__Given task__.
Could you output each line of the data that follows exactly?

'''

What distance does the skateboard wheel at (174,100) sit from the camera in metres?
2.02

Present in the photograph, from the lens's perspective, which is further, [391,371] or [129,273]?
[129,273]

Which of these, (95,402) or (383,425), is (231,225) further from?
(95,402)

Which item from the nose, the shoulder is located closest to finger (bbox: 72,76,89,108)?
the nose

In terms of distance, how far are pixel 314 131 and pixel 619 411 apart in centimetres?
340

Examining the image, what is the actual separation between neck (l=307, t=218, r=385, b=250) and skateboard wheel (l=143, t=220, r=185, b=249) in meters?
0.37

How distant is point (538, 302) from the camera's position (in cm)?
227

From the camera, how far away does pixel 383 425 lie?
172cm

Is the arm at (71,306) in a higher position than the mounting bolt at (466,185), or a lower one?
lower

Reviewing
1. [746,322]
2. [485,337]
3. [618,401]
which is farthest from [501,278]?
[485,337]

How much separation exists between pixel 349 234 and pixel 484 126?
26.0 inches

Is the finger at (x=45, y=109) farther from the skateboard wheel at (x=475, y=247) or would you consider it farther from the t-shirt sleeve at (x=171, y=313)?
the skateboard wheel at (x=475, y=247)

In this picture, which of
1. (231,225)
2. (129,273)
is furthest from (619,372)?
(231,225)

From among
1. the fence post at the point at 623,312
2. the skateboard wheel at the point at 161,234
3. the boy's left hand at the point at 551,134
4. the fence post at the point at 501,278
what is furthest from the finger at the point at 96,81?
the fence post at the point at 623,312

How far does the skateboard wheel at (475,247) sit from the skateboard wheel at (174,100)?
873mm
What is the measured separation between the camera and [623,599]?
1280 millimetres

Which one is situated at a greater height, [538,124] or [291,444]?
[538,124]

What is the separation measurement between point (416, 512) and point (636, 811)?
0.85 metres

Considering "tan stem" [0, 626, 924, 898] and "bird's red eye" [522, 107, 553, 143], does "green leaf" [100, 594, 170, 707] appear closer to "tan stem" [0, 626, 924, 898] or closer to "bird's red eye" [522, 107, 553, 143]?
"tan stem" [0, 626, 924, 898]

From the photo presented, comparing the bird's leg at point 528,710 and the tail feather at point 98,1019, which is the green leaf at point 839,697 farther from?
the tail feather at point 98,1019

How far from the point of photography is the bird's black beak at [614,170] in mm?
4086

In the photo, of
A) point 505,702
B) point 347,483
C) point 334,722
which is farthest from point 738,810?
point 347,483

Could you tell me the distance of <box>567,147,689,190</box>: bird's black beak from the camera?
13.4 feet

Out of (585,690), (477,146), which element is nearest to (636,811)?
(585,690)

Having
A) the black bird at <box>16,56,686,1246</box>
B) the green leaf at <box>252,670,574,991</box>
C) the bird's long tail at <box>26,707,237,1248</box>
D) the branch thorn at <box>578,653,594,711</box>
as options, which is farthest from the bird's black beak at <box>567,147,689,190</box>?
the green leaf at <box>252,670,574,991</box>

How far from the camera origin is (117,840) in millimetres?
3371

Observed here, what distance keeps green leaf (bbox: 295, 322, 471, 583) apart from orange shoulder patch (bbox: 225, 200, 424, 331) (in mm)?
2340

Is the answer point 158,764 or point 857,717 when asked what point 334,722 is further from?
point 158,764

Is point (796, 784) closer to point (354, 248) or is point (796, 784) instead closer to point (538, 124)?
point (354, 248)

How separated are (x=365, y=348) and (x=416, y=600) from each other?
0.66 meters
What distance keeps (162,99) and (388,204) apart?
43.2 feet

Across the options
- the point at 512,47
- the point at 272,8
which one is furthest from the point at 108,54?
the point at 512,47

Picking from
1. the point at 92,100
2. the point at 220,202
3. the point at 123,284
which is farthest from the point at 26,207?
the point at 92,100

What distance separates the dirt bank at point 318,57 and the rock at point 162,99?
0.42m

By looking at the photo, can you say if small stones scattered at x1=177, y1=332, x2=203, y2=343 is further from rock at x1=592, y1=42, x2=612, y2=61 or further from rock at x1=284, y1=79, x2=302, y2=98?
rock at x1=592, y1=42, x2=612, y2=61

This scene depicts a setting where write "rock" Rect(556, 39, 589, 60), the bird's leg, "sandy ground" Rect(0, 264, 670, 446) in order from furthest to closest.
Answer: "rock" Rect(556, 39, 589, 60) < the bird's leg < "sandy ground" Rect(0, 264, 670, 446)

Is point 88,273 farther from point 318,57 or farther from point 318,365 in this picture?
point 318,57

'''

__Reply__.
What distance does the skateboard wheel at (174,100) sit from the camera in metres?
2.02

Present in the photograph, from the lens's perspective, which is further, [391,371] or [129,273]?
[129,273]

Which of these, (95,402) or (383,425), is (231,225) further from?
(95,402)

Which item from the nose, the shoulder is located closest to finger (bbox: 72,76,89,108)?
the nose

In terms of distance, how far are pixel 314 131 and pixel 619 411 apart in centimetres?
340

Examining the image, what is the actual separation between neck (l=307, t=218, r=385, b=250) and skateboard wheel (l=143, t=220, r=185, b=249) in meters?
0.37

How distant is point (538, 302) from the camera's position (in cm)?
227

From the camera, how far away does pixel 383 425 lie?
172cm

Is the arm at (71,306) in a higher position than the mounting bolt at (466,185), or a lower one?
lower

Reviewing
1. [746,322]
2. [485,337]
3. [618,401]
which is farthest from [501,278]?
[485,337]

How much separation exists between pixel 349 234 and pixel 484 126?
26.0 inches

Is the finger at (x=45, y=109) farther from the skateboard wheel at (x=475, y=247) or would you consider it farther from the t-shirt sleeve at (x=171, y=313)?
the skateboard wheel at (x=475, y=247)

In this picture, which of
1. (231,225)
2. (129,273)
is furthest from (619,372)?
(231,225)

From among
1. the fence post at the point at 623,312
2. the skateboard wheel at the point at 161,234
3. the boy's left hand at the point at 551,134
4. the fence post at the point at 501,278
what is furthest from the finger at the point at 96,81?
the fence post at the point at 623,312

How far does the skateboard wheel at (475,247) sit from the skateboard wheel at (174,100)?
873mm
What is the measured separation between the camera and [623,599]?
1280 millimetres

Which one is situated at a greater height, [538,124] or [291,444]?
[538,124]

What is the separation measurement between point (416, 512) and point (636, 811)?
0.85 metres

Considering "tan stem" [0, 626, 924, 898] and "bird's red eye" [522, 107, 553, 143], does "green leaf" [100, 594, 170, 707] appear closer to "tan stem" [0, 626, 924, 898] or closer to "bird's red eye" [522, 107, 553, 143]?
"tan stem" [0, 626, 924, 898]

From the photo presented, comparing the bird's leg at point 528,710 and the tail feather at point 98,1019, which is the green leaf at point 839,697 farther from?
the tail feather at point 98,1019

How far from the point of photography is the bird's black beak at [614,170] in mm?
4086

In the photo, of
A) point 505,702
B) point 347,483
C) point 334,722
which is farthest from point 738,810?
point 347,483

Could you tell me the distance of <box>567,147,689,190</box>: bird's black beak from the camera?
13.4 feet

Out of (585,690), (477,146), which element is nearest to (636,811)?
(585,690)

Having
A) the black bird at <box>16,56,686,1246</box>
B) the green leaf at <box>252,670,574,991</box>
C) the bird's long tail at <box>26,707,237,1248</box>
D) the branch thorn at <box>578,653,594,711</box>
as options, which is farthest from the bird's black beak at <box>567,147,689,190</box>?
the green leaf at <box>252,670,574,991</box>

How far from the camera origin is (117,840) in millimetres?
3371

Observed here, what distance keeps green leaf (bbox: 295, 322, 471, 583) apart from orange shoulder patch (bbox: 225, 200, 424, 331) (in mm)?
2340

Is the answer point 158,764 or point 857,717 when asked what point 334,722 is further from?
point 158,764

Is point (796, 784) closer to point (354, 248) or is point (796, 784) instead closer to point (538, 124)?
point (354, 248)

How separated are (x=365, y=348) and (x=416, y=600) from each other?
0.66 meters
What distance keeps (162,99) and (388,204) apart?
43.2 feet

Across the options
- the point at 512,47
- the point at 272,8
which one is furthest from the point at 108,54?
the point at 512,47

Picking from
1. the point at 92,100
2. the point at 220,202
3. the point at 123,284
which is farthest from the point at 26,207?
the point at 92,100

What distance separates the dirt bank at point 318,57 and the rock at point 162,99?
0.42m

By looking at the photo, can you say if small stones scattered at x1=177, y1=332, x2=203, y2=343 is further from rock at x1=592, y1=42, x2=612, y2=61 or further from rock at x1=284, y1=79, x2=302, y2=98?
rock at x1=592, y1=42, x2=612, y2=61

This scene depicts a setting where write "rock" Rect(556, 39, 589, 60), the bird's leg, "sandy ground" Rect(0, 264, 670, 446) in order from furthest to closest.
Answer: "rock" Rect(556, 39, 589, 60) < the bird's leg < "sandy ground" Rect(0, 264, 670, 446)

Is point 88,273 farther from point 318,57 or farther from point 318,365 in this picture?
point 318,57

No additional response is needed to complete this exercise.